Cash for clunkers: A real lemon

If the government's Cash for Clunkers program has you thinking about buying a new car, think again. Buying a brand new car is one of the worst investments a person can make and Cash for Clunkers does not change the economics. Here is an example that illustrates what I mean.

Let's suppose I have a 1995 Chevy Tahoe that needs to be replaced. According to Edmunds, my Tahoe gets about 12 miles per gallon and is worth about $1,500. If I trade it for a new 2009 Toyota Camry (MSRP $25,000), I will qualify for the maximum credit of $4,500 under the Cash for Clunkers program. On the surface, that looks like a pretty good deal which is why some dealer showrooms have been flooded with frenzied car buyers.

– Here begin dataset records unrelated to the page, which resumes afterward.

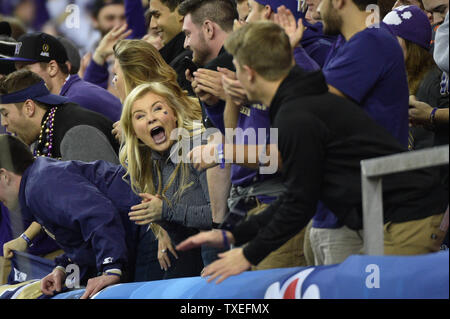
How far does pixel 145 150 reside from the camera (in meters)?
4.90

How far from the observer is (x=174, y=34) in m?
6.34

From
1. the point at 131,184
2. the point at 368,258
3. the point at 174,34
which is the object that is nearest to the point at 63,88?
the point at 174,34

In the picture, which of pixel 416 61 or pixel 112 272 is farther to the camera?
pixel 112 272

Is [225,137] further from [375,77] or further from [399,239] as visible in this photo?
[399,239]

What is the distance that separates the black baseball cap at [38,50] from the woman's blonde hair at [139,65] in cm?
175

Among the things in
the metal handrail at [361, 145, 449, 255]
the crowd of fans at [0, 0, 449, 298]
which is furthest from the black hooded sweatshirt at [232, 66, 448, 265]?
the metal handrail at [361, 145, 449, 255]

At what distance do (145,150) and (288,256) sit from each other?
4.30 feet

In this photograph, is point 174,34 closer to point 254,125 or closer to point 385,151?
point 254,125

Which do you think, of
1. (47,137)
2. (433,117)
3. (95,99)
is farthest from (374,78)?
(95,99)

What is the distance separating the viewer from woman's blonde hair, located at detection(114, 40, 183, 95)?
17.2 feet

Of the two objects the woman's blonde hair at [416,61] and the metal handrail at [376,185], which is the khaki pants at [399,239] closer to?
the metal handrail at [376,185]

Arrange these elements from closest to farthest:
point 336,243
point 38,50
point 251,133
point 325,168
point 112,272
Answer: point 325,168 → point 336,243 → point 251,133 → point 112,272 → point 38,50

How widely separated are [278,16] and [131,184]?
5.20ft

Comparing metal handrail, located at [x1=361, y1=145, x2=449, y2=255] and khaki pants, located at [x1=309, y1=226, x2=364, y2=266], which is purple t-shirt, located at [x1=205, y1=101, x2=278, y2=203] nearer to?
khaki pants, located at [x1=309, y1=226, x2=364, y2=266]
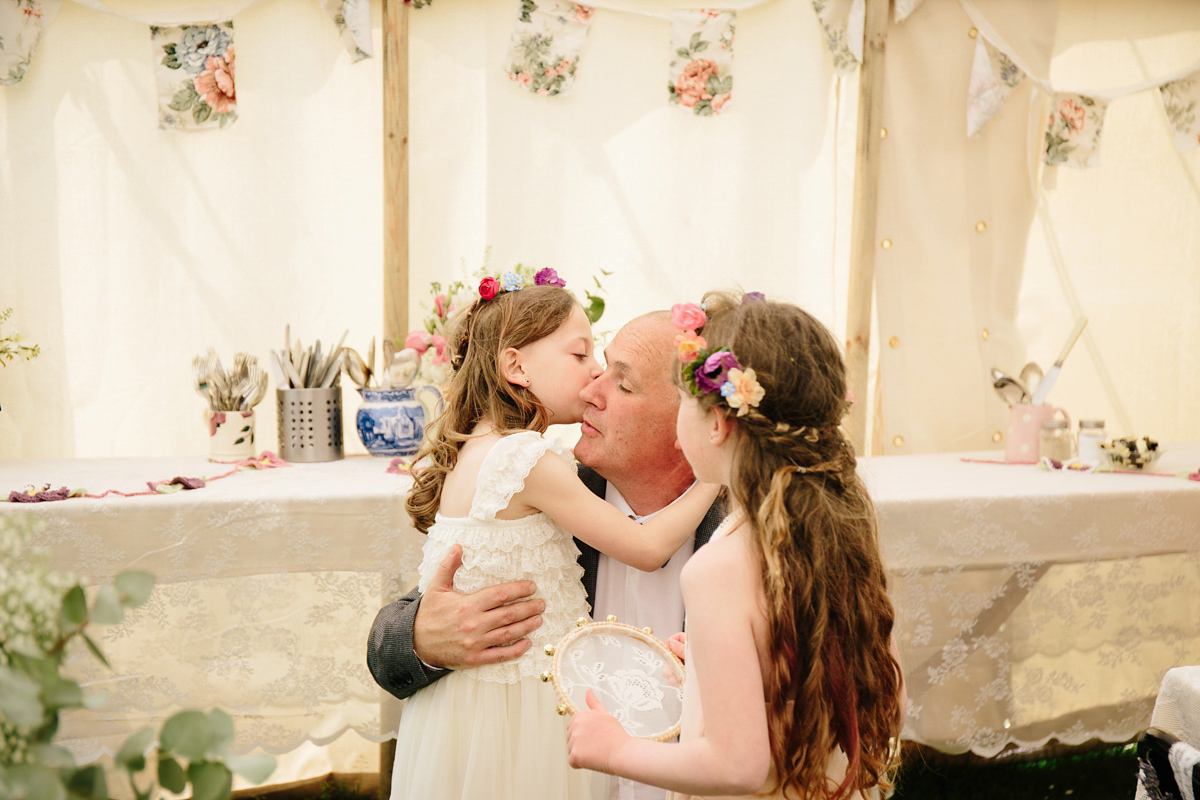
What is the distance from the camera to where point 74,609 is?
0.48m

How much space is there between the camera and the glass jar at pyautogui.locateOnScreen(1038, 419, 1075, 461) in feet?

But dig a little deeper and the deal begins to look less attractive. For example, that brand new 2009 Camry is probably going to drop in value by 20% in the first year. That means you will loose $5,000 as soon as you drive it home. The net cost of buying the new Camry is $25,000 less the $4,500 Cash for Clunkers credit plus the $5,000 first year depreciation or $25,500.

Now let's compare the Cash for Clunkers deal with what I would pay by trading my Tahoe for a one-year old Toyota Camry. The used Camry will cost me about $20,000. Subtracting the $1,500 trade-in value of my Tahoe means my net cost is $18,500. Throw in the first year depreciation on the used Camry (20% of my purchase price) of $4,000 and my total cost of buying the used car is $22,500. Buying the used Camry still puts me ahead by $3,000.

Obama once quipped, "You can put lipstick on a pig, but its still a pig!" The same applies to Cash for Clunkers.